Swimmer’s itch, also called cercarial dermatitis, appears as a skin rash caused by an allergic reaction to certain parasites found in certain birds and mammals . These microscopic parasites are released from infected snails into fresh and salt water (such as lakes, ponds, and oceans). Rather than finding a host bird or mammal, the parasite instead burrows into the nearby swimmer’s skin, causing an allergic reaction and rash. Swimmer’s itch is found throughout the world and is more frequent during summer months. For more information click on the link below.
Bed bugs are small wingless insects that feed solely upon the blood of warm-blooded animals. Bed bugs and their relatives have evolved as nest parasites. Certain kinds inhabit bird nests and bat roosts and await the return of their hosts; others have adapted well to living in the ‘nests’ (homes) of people.

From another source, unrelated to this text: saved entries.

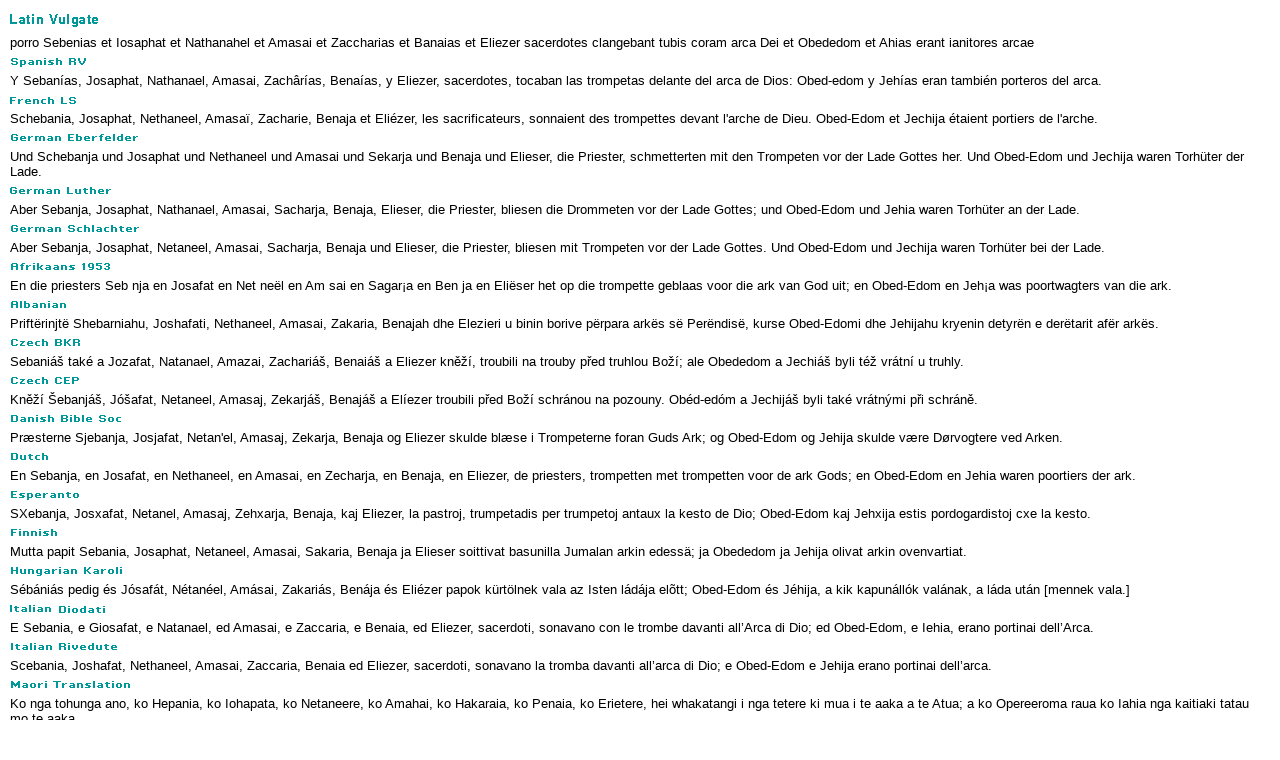

--- FILE ---
content_type: text/html
request_url: http://languages.biblebrowser.com/1_chronicles/15-24.htm
body_size: 8736
content:
<html><head><meta http-equiv="Content-Type" content="text/html; charset=UTF-8"><title>1 Chronicles 15:24 Multilingual Translations</title></head><body STYLE="margin-top:4px; margin-right:10px; margin-left:10px; margin-bottom:10px;" text="#000000" link="#0000FF" vlink="#000099" alink="#0099FF" bgcolor="#FFFFFF"><style>A:link {text-decoration:none; color:#0000FF; } A:visited {text-decoration:none; color:#000099; } A:hover {text-decoration:underline; color:#0099ff}<style>A:link {text-decoration:none; color:#0000FF; } A:visited {text-decoration:none; color:#000099; } A:hover {text-decoration:underline; color:#0099ff}</style><font face="Arial, Helvetica, sans-serif" size="2"><img src="/vul.gif"><br>porro Sebenias et Iosaphat et Nathanahel et Amasai et Zaccharias et Banaias et Eliezer sacerdotes clangebant tubis coram arca Dei et Obededom et Ahias erant ianitores arcae<br><img src="/spa.gif"><br>Y Sebanías, Josaphat, Nathanael, Amasai, Zachârías, Benaías, y Eliezer, sacerdotes, tocaban las trompetas delante del arca de Dios: Obed-edom y Jehías eran también porteros del arca.<br><img src="/fre.gif"><br>Schebania, Josaphat, Nethaneel, Amasaï, Zacharie, Benaja et Eliézer, les sacrificateurs, sonnaient des trompettes devant l'arche de Dieu. Obed-Edom et Jechija étaient portiers de l'arche.<br><img src="/gee.gif"><br>Und Schebanja und Josaphat und Nethaneel und Amasai und Sekarja und Benaja und Elieser, die Priester, schmetterten mit den Trompeten vor der Lade Gottes her. Und Obed-Edom und Jechija waren Torhüter der Lade.<br><img src="/gel.gif"><br>Aber Sebanja, Josaphat, Nathanael, Amasai, Sacharja, Benaja, Elieser, die Priester, bliesen die Drommeten vor der Lade Gottes; und Obed-Edom und Jehia waren Torhüter an der Lade.<br><img src="/ges.gif"><br>Aber Sebanja, Josaphat, Netaneel, Amasai, Sacharja, Benaja und Elieser, die Priester, bliesen mit Trompeten vor der Lade Gottes. Und Obed-Edom und Jechija waren Torhüter bei der Lade.<br><img src="/afr.gif"><br>En die priesters Seb nja en Josafat en Net neël en Am sai en Sagar¡a en Ben ja en Eliëser het op die trompette geblaas voor die ark van God uit; en Obed-Edom en Jeh¡a was poortwagters van die ark.<br><img src="/alb.gif"><br>Priftërinjtë Shebarniahu, Joshafati, Nethaneel, Amasai, Zakaria, Benajah dhe Elezieri u binin borive përpara arkës së Perëndisë, kurse Obed-Edomi dhe Jehijahu kryenin detyrën e derëtarit afër arkës.<br><img src="/cze.gif"><br>Sebaniáš také a Jozafat, Natanael, Amazai, Zachariáš, Benaiáš a Eliezer kněží, troubili na trouby před truhlou Boží; ale Obededom a Jechiáš byli též vrátní u truhly.<br><img src="/czp.gif"><br>Kněží Šebanjáš, Jóšafat, Netaneel, Amasaj, Zekarjáš, Benajáš a Elíezer troubili před Boží schránou na pozouny. Obéd-edóm a Jechijáš byli také vrátnými při schráně.<br><img src="/dan.gif"><br>Præsterne Sjebanja, Josjafat, Netan'el, Amasaj, Zekarja, Benaja og Eliezer skulde blæse i Trompeterne foran Guds Ark; og Obed-Edom og Jehija skulde være Dørvogtere ved Arken.<br><img src="/dut.gif"><br>En Sebanja, en Josafat, en Nethaneel, en Amasai, en Zecharja, en Benaja, en Eliezer, de priesters, trompetten met trompetten voor de ark Gods; en Obed-Edom en Jehia waren poortiers der ark.<br><img src="/esp.gif"><br>SXebanja, Josxafat, Netanel, Amasaj, Zehxarja, Benaja, kaj Eliezer, la pastroj, trumpetadis per trumpetoj antaux la kesto de Dio; Obed-Edom kaj Jehxija estis pordogardistoj cxe la kesto.<br><img src="/fin.gif"><br>Mutta papit Sebania, Josaphat, Netaneel, Amasai, Sakaria, Benaja ja Elieser soittivat basunilla Jumalan arkin edessä; ja Obededom ja Jehija olivat arkin ovenvartiat.<br><img src="/hun.gif"><br>Sébániás pedig és Jósafát, Nétanéel, Amásai, Zakariás, Benája és Eliézer papok kürtölnek vala az Isten ládája elõtt; Obed-Edom és Jéhija, a kik kapunállók valának, a láda után [mennek vala.]<br><img src="/itd.gif"><br>E Sebania, e Giosafat, e Natanael, ed Amasai, e Zaccaria, e Benaia, ed Eliezer, sacerdoti, sonavano con le trombe davanti all’Arca di Dio; ed Obed-Edom, e Iehia, erano portinai dell’Arca.<br><img src="/itr.gif"><br>Scebania, Joshafat, Nethaneel, Amasai, Zaccaria, Benaia ed Eliezer, sacerdoti, sonavano la tromba davanti all’arca di Dio; e Obed-Edom e Jehija erano portinai dell’arca.<br><img src="/mao.gif"><br>Ko nga tohunga ano, ko Hepania, ko Iohapata, ko Netaneere, ko Amahai, ko Hakaraia, ko Penaia, ko Erietere, hei whakatangi i nga tetere ki mua i te aaka a te Atua; a ko Opereeroma raua ko Iahia nga kaitiaki tatau mo te aaka.<br><img src="/rom.gif"><br>Şebania, Iosafat, Netaneel, Amasai, Zaharia, Benaia şi Eliezer, preoţii, sunau din trîmbiţe înaintea chivotului lui Dumnezeu. Obed-Edom şi Iehia erau uşierii chivotului.<br><img src="/rus.gif"><br>Шевания, Иосафат, Нафанаил, Амасай, Захария, Ванея и Елиезер, священники, трубили трубами пред ковчегом Божиим. Овед-Едом и Иехия были придверниками у ковчега.<br><img src="/tag.gif"><br>At si Sebanias, at si Josaphat, at si Nathanael, at si Amasai, at si Zacharias, at si Benaias at si Eliezer na mga saserdote, ay nagsihihip ng mga pakakak sa harap ng Dios: at si Obed-edom, at si Jehias ay mga tagatanod sa kaban. <br><img src="/tha.gif"><br>เชบานิยาห์ เยโฮชาฟัท เนธันเอล อามาสัย เศคาริยาห์ เบไนยาห์ และเอลีเยเซอร์ปุโรหิตได้เป่าแตรหน้าหีบของพระเจ้า โอเบดเอโดม และเยฮียาห์เป็นนายประตูเฝ้าหีบด้วย<br><img src="/vie.gif"><br>Sê-ba-nia, Giô-sa-phát, Nê-tha-nê-ên, A-ma-xai, Xa-cha-ri, Bê-na-gia, và Ê-li-ê-se, tức là những thầy tế lễ, đều thổi kèn trước hòm của Ðức Chúa Trời; Ô-bết-Ê-đôm và Giê-hi-gia giữ cửa trước hòm giao ước.<br><img src="/xho.gif"><br>OoShebhaniya, noYehoshafati, noNataniyeli, noAmasayi, noZekariya, noBhenaya, noEliyezere, ababingeleli, babengabokuvuthela ngamaxilongo phambi kwetyeya kaThixo, Oo-Obhedi-edom noYehiya babengabamasango etyeya.<br><img src="/ncs.gif"><br>示巴尼、约沙法、拿坦业、亚玛赛、撒迦利雅、比拿亚和以利以谢几位祭司，在　神的约柜前吹号；俄别．以东和耶希亚也作看守约柜的人。<br><img src="/nct.gif"><br>示巴尼、約沙法、拿坦業、亞瑪賽、撒迦利雅、比拿亞和以利以謝幾位祭司，在　神的約櫃前吹號；俄別．以東和耶希亞也作看守約櫃的人。<br><img src="/cus.gif"><br>祭 司 示 巴 尼 、 约 沙 法 、 拿 坦 业 、 亚 玛 赛 、 撒 迦 利 雅 、 比 拿 亚 、 以 利 以 谢 在 　 神 的 约 柜 前 吹 号 。 俄 别 以 东 和 耶 希 亚 也 是 约 柜 前 守 门 的 。<br><img src="/cut.gif"><br>祭 司 示 巴 尼 、 約 沙 法 、 拿 坦 業 、 亞 瑪 賽 、 撒 迦 利 雅 、 比 拿 亞 、 以 利 以 謝 在 　 神 的 約 櫃 前 吹 號 。 俄 別 以 東 和 耶 希 亞 也 是 約 櫃 前 守 門 的 。<br>
<img src="/cr1.gif"><br>
</font>
<table width="100%" border="0" cellspacing="0" cellpadding="0">
  <tr valign="middle"> 
    <td height="1" align="center" background="/menubk2.gif"> 
      <p align="center"> 
        <script language="Javascript">

/*
This script is written by Eric (Webcrawl@usa.net)
For full source code, installation instructions,
100's more DHTML scripts, and Terms Of
Use, visit dynamicdrive.com
*/

function printit(){  
if (window.print) {
    window.print() ;  
} else {
    var WebBrowser = '<OBJECT ID="WebBrowser1" WIDTH=0 HEIGHT=0 CLASSID="CLSID:8856F961-340A-11D0-A96B-00C04FD705A2"></OBJECT>';
document.body.insertAdjacentHTML('beforeEnd', WebBrowser);
    WebBrowser1.ExecWB(6, 2);//Use a 1 vs. a 2 for a prompting dialog box    WebBrowser1.outerHTML = "";  
}
}
</script>
        <script language="Javascript">  
var NS = (navigator.appName == "Netscape");
var VERSION = parseInt(navigator.appVersion);
if (VERSION > 3) {
    document.write('<form><input type=button value="    Print This Verse    " style="font-size:8pt; name="Print" onClick="printit()"></form>');        
}
</script>
      </p>
    </td>
  </tr>
</table>
<div align="center"><font face="Arial, Helvetica, sans-serif" size="2"><img src="/cr1.gif"><a href="http://scripturetext.com" target="_top"><b><br>
  ScriptureText.com</b></a></font></div>
</body></html>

Lyme disease is caused by the bacterium Borrelia burgdorferi and is transmitted to humans by the bite of infected blacklegged ticks. Typical symptoms include fever, headache, fatigue, and a characteristic skin rash called erythema migrans. If left untreated, infection can spread to joints, the heart, and the nervous system. Lyme disease is diagnosed based on symptoms, physical findings (e.g., rash), and the possibility of exposure to infected ticks; laboratory testing is helpful in the later stages of disease. Most cases of Lyme disease can be treated successfully with a few weeks of antibiotics. For more information click on the link below.
West Nile virus is spread by infected mosquitoes, and can cause serious, life-altering and even fatal disease. Virus transmission may occur in parts of the country where mosquitoes are still active. For more information, click on the links below.
Rabies is a preventable viral disease of mammals most often transmitted through the bite of a rabid animal. The vast majority of rabies cases reported to the Centers for Disease Control and Prevention (CDC) each year occur in wild animals like raccoons, skunks, bats, and foxes. Domestic animals account for less than 10% of the reported rabies cases, with cats, cattle, and dogs most often reported rabid. For more information, click on the links below.
Avian influenza virus usually refers to influenza A viruses found chiefly in birds, but infections can occur in humans. The risk is generally low to most people, because the viruses do not usually infect humans. However, confirmed cases of human infection have been reported since 1997. For more information, click on the links below.
Chronic Wasting Disease (CWD) is a transmissible neurological disease of deer and elk that produces small lesions in brains of infected animals. It is characterized by loss of body condition, behavioral abnormalities and death. CWD is classified as a transmissible spongiform encephalopathy (TSE), and is similar to mad cow disease in cattle and scrapie in sheep.